Set tasks:
(1) In the text on the Arabic translation of the Tetrabiblos, how many chapters make up Book II, and what do they cover?
(2) Reproduce the Tetrabiblos text word for word, everything from "Full title: Kitāb" down to "li-Baṭlamyūs fī l-qaḍāʾ bi-l-nujūm ʿalā l-ḥawādith.".

::: Text passage :::

Work A.2.2
Ptolemy
كتاب أربع مقالات
Kitāb Arbaʿ maqālāt (tr. Ibrāhīm b. al-Ṣalt/Ḥunayn b. Isḥāq/Thābit b. Qurra)
Full title: Kitāb al-Arbaʿ maqālāt fī l-qaḍāʾ bi-l-nujūm ʿalā l-ḥawādith. Alternative titles: Kitāb al-Arbaʿ, al-Maqālāt al-arbaʿ, Kitāb al-Qaḍāʾ ʿalā l-ḥawādith, Kitāb li-l-Arbaʿ maqālāt li-Baṭlamyūs fī l-qaḍāʾ bi-l-nujūm ʿalā l-ḥawādith.
The most widespread Arabic translation of the Tetrabiblos is probably a revision by Ḥunayn b. Isḥāq (d. 260/873) of a lost translation from the Greek by Ibrāhīm b. al-Ṣalt (around 138/800), who does not appear in the manuscripts but is mentioned by Ibn al-Nadīm and Ibn al-Qifṭī. The text was most likely written under the patronship of the Abbasid caliphs in Baghdad, where also the earliest commentaries were produced. All extant Arabic commentaries on the Tetrabiblos, and probably also the lost ones by Thābit b. Qurra (d. 288/901) and al-Nayrīzī (d. c. 309/922), are based on this version. The work comprises: Book I, 24 chapters on general astrological principles; Book II, 13 chapters on mundane astrology; Book III, 14 chapters, and Book IV, 9 chapters, both on individual astrology and nativities.

::: Data entries :::

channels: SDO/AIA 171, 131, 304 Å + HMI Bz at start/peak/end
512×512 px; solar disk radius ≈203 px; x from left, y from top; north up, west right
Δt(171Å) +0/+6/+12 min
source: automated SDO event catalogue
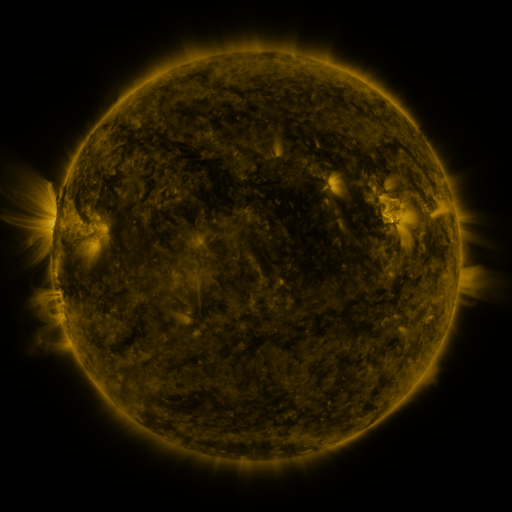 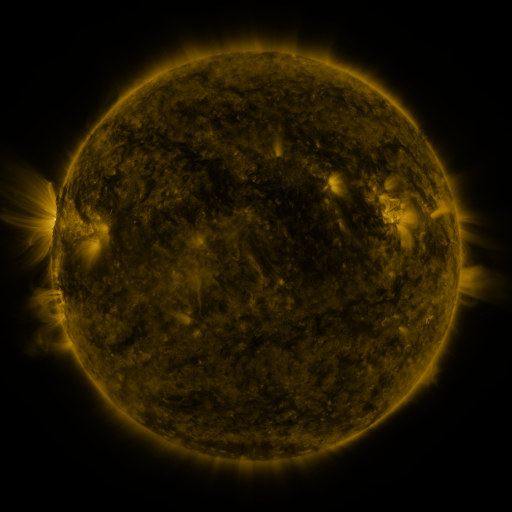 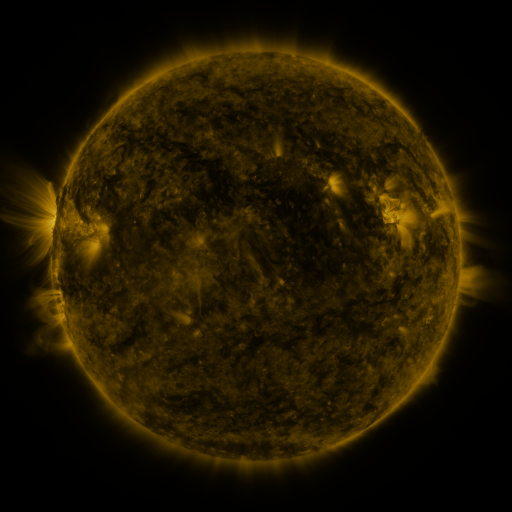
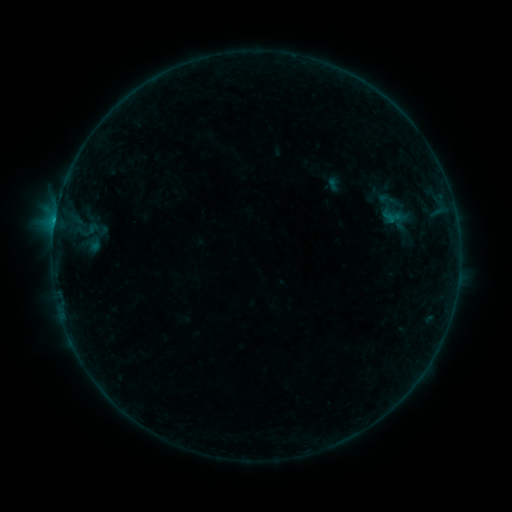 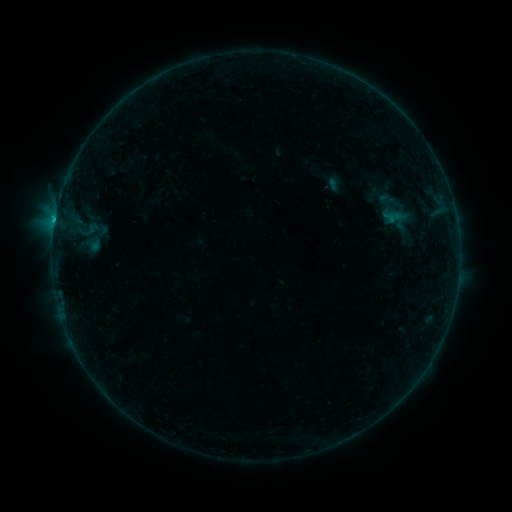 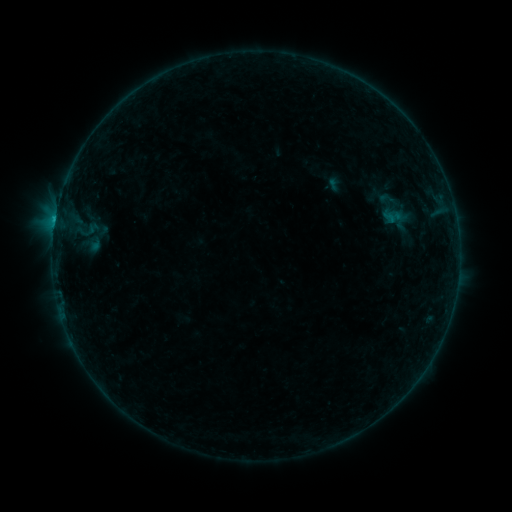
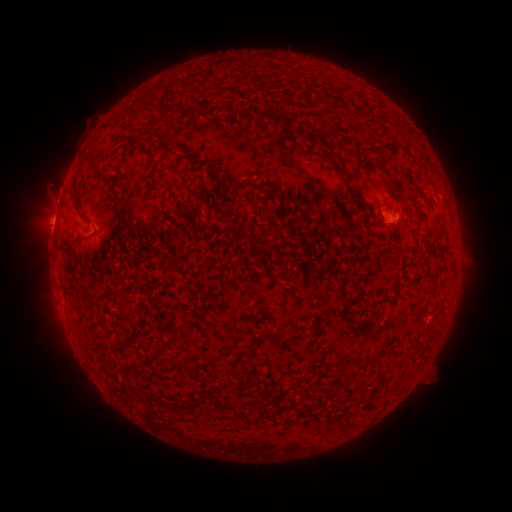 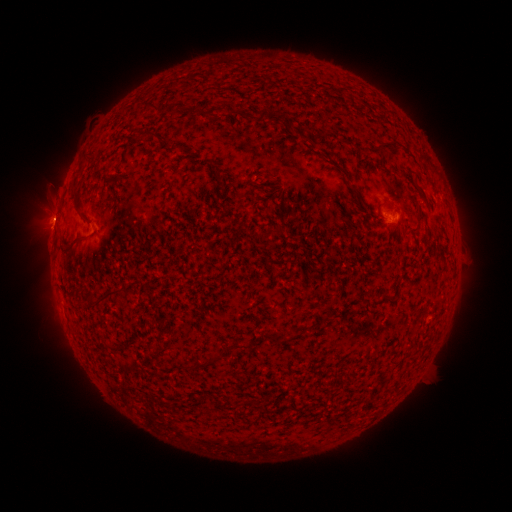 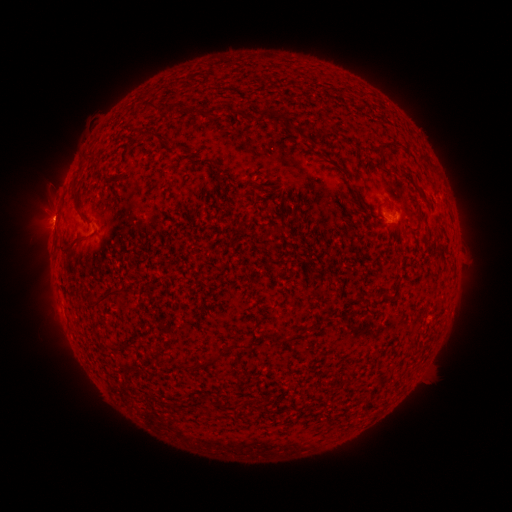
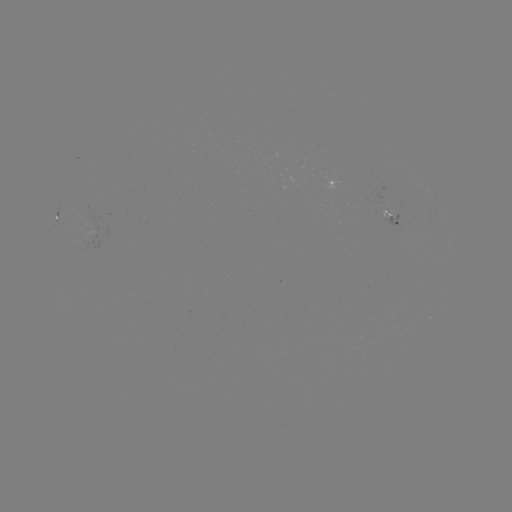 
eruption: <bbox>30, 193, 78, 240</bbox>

:::

Outputs in order:
(1) Book II has 13 chapters on mundane astrology.

(2)
Full title: Kitāb al-Arbaʿ maqālāt fī l-qaḍāʾ bi-l-nujūm ʿalā l-ḥawādith. Alternative titles: Kitāb al-Arbaʿ, al-Maqālāt al-arbaʿ, Kitāb al-Qaḍāʾ ʿalā l-ḥawādith, Kitāb li-l-Arbaʿ maqālāt li-Baṭlamyūs fī l-qaḍāʾ bi-l-nujūm ʿalā l-ḥawādith.